Any advice for Potty Training a difficult three year old boy?


What would one do with a very determined and sometimes defiant little three year old who knows HOW to use the potty and does everynight after his bathtime but refuses to use the potty during the day? I have explained to him that we will go back to doing whatever we are doing (playing play-do or cars, etc...) nothing works and ends up in a battle and I dont want to do that! I am desperate, please help any advice will be better than nothing.

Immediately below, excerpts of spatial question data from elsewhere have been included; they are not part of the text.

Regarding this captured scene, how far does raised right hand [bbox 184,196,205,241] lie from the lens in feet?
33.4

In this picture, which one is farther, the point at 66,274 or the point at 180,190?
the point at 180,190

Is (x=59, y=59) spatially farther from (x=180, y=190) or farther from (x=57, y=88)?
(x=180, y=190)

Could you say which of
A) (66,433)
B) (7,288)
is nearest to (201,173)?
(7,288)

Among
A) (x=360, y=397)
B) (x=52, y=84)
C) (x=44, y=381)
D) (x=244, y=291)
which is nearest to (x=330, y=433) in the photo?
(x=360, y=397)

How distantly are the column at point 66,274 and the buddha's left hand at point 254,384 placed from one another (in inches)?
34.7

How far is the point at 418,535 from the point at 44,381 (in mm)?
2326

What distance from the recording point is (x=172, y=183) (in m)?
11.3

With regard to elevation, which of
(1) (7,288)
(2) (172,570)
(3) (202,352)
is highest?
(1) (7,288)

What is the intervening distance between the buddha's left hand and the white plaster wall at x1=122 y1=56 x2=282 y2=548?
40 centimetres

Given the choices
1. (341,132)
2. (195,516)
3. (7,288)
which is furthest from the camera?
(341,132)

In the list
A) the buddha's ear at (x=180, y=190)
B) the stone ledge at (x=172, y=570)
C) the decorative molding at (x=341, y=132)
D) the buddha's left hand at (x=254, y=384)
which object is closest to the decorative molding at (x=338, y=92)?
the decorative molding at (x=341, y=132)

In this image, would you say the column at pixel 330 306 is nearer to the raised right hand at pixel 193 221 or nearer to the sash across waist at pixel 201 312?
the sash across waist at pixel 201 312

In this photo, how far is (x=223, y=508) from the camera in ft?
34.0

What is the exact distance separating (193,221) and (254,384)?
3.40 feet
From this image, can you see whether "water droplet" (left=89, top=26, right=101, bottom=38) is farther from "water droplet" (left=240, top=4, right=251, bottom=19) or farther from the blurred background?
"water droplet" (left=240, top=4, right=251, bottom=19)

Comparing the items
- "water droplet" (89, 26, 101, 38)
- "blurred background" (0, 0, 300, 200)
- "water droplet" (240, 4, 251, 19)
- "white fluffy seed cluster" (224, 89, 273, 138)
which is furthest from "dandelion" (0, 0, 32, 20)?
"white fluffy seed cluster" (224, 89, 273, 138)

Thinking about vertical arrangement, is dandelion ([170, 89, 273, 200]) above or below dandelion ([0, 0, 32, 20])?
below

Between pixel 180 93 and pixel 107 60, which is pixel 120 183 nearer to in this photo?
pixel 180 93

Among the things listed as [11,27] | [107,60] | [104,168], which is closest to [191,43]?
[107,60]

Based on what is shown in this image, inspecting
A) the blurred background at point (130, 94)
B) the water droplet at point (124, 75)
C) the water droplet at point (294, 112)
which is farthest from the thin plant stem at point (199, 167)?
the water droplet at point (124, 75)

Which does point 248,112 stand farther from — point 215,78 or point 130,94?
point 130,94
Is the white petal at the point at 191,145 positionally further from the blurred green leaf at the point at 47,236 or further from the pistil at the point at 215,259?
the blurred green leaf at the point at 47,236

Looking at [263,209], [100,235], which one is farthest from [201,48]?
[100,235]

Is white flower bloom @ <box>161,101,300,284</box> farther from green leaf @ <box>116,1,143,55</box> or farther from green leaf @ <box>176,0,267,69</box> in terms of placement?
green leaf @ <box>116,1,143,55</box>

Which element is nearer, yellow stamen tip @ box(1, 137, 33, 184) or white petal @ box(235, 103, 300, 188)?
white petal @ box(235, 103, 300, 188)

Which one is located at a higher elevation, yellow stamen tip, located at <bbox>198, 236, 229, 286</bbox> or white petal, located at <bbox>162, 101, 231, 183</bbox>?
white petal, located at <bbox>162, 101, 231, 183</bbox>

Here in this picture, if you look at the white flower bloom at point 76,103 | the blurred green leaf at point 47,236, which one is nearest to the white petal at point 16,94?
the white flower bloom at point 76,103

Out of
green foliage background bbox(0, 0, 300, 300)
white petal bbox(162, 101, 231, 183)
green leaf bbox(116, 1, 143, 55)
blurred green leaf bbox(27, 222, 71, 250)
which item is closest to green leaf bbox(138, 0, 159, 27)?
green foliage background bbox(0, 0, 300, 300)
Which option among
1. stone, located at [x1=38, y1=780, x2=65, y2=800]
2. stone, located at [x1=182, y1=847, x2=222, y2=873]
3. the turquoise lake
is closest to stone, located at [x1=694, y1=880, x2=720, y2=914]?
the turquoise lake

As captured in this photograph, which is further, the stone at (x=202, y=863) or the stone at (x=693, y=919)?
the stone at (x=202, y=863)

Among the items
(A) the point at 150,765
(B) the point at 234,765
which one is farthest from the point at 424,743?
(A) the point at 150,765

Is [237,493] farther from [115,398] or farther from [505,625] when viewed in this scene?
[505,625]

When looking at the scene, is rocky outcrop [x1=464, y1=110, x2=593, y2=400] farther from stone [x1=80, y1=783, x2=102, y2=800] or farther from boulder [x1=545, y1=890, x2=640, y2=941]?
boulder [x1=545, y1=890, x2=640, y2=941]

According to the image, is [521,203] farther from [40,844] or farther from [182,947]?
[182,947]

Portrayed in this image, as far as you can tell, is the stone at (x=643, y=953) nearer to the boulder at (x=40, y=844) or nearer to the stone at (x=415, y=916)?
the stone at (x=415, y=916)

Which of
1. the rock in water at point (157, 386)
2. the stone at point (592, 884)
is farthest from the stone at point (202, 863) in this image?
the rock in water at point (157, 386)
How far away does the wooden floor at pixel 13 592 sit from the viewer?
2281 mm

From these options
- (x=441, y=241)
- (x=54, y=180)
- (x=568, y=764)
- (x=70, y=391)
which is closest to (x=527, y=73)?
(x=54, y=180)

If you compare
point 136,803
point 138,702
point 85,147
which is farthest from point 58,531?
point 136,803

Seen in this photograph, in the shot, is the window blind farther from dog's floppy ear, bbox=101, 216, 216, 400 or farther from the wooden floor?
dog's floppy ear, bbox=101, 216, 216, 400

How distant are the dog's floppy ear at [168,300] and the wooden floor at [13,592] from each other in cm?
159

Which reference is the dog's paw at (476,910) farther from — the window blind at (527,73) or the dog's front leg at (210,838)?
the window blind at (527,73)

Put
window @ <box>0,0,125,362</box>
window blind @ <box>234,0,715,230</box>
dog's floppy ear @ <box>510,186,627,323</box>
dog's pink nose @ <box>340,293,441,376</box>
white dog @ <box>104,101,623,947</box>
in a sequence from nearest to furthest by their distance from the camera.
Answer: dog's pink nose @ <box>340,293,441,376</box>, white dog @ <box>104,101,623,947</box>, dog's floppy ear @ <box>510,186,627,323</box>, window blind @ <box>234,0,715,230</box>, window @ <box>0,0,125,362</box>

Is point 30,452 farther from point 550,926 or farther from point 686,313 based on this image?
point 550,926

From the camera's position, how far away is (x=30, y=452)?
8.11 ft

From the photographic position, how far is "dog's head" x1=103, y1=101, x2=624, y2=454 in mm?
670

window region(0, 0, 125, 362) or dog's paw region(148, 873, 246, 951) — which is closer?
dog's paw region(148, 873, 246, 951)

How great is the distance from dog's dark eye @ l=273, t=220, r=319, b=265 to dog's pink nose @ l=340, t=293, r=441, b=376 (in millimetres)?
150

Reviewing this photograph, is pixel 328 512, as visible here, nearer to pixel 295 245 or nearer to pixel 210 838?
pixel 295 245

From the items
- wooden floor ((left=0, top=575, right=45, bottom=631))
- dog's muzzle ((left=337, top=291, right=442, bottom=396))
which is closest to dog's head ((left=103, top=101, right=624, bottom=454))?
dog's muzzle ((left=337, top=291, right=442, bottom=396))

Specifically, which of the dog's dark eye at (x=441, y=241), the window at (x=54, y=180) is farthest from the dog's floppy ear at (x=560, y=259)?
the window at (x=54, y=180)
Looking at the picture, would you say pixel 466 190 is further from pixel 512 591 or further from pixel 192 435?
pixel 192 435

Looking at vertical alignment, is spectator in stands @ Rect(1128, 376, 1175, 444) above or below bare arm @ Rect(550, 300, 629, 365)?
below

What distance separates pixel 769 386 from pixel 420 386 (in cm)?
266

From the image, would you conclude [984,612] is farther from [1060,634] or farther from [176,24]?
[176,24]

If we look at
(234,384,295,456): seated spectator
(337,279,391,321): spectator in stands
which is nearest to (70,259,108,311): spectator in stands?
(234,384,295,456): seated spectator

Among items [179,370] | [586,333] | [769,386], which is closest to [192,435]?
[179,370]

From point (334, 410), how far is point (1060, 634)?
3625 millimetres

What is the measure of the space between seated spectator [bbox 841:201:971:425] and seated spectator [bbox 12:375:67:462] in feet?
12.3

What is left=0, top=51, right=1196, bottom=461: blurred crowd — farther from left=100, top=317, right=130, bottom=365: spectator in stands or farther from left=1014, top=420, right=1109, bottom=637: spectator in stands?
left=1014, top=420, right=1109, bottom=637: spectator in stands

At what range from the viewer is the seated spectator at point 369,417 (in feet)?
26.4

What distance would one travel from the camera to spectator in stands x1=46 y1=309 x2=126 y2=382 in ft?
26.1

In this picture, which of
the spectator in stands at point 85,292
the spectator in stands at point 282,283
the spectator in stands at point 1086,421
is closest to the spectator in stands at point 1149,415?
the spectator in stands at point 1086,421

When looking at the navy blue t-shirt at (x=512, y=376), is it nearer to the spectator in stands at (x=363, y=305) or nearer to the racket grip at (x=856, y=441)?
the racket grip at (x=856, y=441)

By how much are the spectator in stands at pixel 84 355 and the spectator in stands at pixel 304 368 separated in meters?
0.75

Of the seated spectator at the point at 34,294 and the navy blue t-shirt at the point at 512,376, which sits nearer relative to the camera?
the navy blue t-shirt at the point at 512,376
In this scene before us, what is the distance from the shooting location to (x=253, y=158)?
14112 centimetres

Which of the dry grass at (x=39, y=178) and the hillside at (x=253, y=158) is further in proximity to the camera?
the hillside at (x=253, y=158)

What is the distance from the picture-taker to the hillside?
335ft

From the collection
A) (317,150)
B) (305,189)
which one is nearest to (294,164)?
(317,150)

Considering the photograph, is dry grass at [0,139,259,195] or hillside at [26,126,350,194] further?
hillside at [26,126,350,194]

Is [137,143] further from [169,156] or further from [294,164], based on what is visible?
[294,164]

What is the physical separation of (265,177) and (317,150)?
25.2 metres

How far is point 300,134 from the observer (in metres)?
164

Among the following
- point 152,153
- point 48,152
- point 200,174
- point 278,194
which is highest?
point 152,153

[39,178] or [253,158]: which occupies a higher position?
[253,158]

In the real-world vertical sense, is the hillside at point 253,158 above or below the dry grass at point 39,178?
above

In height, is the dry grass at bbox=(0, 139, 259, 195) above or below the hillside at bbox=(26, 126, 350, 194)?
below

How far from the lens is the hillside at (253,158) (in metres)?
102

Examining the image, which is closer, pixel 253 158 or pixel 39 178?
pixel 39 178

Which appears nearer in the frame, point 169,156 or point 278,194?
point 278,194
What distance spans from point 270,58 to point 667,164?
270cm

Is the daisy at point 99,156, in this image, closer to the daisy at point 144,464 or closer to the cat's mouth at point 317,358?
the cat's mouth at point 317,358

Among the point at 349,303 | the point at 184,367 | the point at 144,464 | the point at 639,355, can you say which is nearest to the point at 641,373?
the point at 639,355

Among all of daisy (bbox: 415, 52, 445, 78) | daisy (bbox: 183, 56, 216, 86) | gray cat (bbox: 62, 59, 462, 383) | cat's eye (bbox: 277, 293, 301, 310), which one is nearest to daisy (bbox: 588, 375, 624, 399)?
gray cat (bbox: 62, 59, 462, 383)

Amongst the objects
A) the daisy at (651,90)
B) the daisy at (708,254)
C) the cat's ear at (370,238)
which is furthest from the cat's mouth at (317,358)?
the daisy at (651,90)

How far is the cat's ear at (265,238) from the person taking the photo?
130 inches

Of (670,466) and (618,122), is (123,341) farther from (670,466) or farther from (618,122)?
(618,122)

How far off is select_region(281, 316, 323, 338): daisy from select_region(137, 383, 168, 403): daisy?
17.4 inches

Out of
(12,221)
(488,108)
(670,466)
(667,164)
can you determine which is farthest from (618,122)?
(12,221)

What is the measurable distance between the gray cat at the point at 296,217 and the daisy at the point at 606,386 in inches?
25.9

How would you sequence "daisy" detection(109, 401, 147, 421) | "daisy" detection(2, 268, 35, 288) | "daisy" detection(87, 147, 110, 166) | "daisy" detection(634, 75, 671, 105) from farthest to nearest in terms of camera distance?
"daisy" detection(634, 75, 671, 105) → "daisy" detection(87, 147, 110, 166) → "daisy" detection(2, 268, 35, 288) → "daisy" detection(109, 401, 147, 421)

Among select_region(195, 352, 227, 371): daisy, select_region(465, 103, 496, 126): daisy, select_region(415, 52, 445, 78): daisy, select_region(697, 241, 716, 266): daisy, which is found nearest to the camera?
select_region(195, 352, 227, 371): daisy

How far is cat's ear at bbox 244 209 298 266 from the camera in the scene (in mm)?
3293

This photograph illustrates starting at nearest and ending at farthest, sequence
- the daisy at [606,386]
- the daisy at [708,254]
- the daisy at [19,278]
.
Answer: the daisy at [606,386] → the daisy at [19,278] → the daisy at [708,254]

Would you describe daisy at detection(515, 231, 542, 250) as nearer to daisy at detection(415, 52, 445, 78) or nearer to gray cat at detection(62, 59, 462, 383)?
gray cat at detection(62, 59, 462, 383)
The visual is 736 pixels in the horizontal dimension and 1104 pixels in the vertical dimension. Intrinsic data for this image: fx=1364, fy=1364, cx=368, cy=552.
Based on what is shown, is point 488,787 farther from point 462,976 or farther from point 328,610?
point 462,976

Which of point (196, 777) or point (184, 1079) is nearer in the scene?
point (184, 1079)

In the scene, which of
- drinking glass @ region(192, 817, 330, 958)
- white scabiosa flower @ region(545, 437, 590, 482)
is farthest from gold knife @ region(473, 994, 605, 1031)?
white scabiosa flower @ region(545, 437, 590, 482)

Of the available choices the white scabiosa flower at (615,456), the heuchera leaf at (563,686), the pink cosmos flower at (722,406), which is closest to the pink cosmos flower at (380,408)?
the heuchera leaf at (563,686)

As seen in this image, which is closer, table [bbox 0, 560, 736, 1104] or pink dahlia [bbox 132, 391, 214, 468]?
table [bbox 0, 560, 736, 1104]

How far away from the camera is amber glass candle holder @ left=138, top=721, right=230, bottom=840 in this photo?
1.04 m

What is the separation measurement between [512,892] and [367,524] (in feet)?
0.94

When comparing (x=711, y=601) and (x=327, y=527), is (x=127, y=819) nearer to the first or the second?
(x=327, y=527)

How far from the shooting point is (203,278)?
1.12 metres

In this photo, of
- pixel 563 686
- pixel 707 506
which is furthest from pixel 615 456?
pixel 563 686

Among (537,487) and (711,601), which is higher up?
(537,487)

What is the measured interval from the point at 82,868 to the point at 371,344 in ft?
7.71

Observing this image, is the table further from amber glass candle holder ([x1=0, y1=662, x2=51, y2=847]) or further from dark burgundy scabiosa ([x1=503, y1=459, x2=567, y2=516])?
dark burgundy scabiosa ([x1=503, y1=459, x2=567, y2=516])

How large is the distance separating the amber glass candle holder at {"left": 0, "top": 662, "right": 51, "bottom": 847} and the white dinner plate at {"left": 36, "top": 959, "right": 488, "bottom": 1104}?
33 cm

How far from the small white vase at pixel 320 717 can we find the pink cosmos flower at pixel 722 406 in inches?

(As far as rewards go, he just tears up stickers and i was thinking of giving him a matchbox car evertime he uses the potty but when do you stop that and will the behavior only be done expecting a prize and when there are no more prizes will we go back to diapers???!!) ugh.

Answers:
A young child being potty trained will not tell you that they need to go; don't ask them, TELL them it's time to go- you are in charge. If they fight you because they want to play or go out, tell him "Potty first, then play (or whatever the desired activity is) and stick to it. Eventually, your child will not resist because he'll learn it's quicker to go and get it over with, and soon after that, you'll find he'll start going on his own. Each child is different in the amount of time it takes to potty train, so be patient, and don't punish if they dont go or if they have an accident; it will come in time. Punishment, yelling will only cause the child stress and they will regress in their training. I have had children with developmental delays potty train in three days and others potty train in 2 years (talk about being patient!!). But the difference in the kids that learned quickly is that the parents CONSISTENTLY followed the advice even thought it was a lot of work. The parents that didn't follow through at home had to buy diapers a lot longer. As a teacher, I insist on everyone involved with the child working together as a team so the child doesn't get confused or regress, and so they can progress and have success with potty training. Good luck.

Other Answers:
where r u from?

You could keep a potty next to where he is playing.

Or read the book "Toilet Training in 24 Hours."

Part of this stubborness is just his age and you can help him by introducing toileting as part of his routine as is, "before you play with your cars, you have to sit on the toilet."

Then, ensure the cars don't come out until he goes.

Before or after daily routine activities, introduce the toilet and then stop the progression until he goes.

It will be a major fight for three to five days. After that, you'll both get used to it. I hope! good luck.
Source(s):
http://www.babylune.com


Tell him big boys don't use diapers. And that other kids will not play with him 'cause he doesn't know how to use the bathroom. That worked with my niece.
I'm potty trainning my 23 month old son and what i do is that I read to him a bunch of books about potty trainning. he loves those stories and since they have drawings of elmo, big bear, barney,. etc. etc. he wants to do the same thing. He even sings about it. It's hard to do but you have to be constant and do not lose your temper.


Keep encouraging him to use the potty, but if he doesn't want to, try not to push him. Be patient. Trying to use force or discipline never works, so try not to get in a battle about it. He'll come around in his own time. My experience has taught me that the best reward is praise. My kids love hearing how proud I am that they used the potty like a big kid!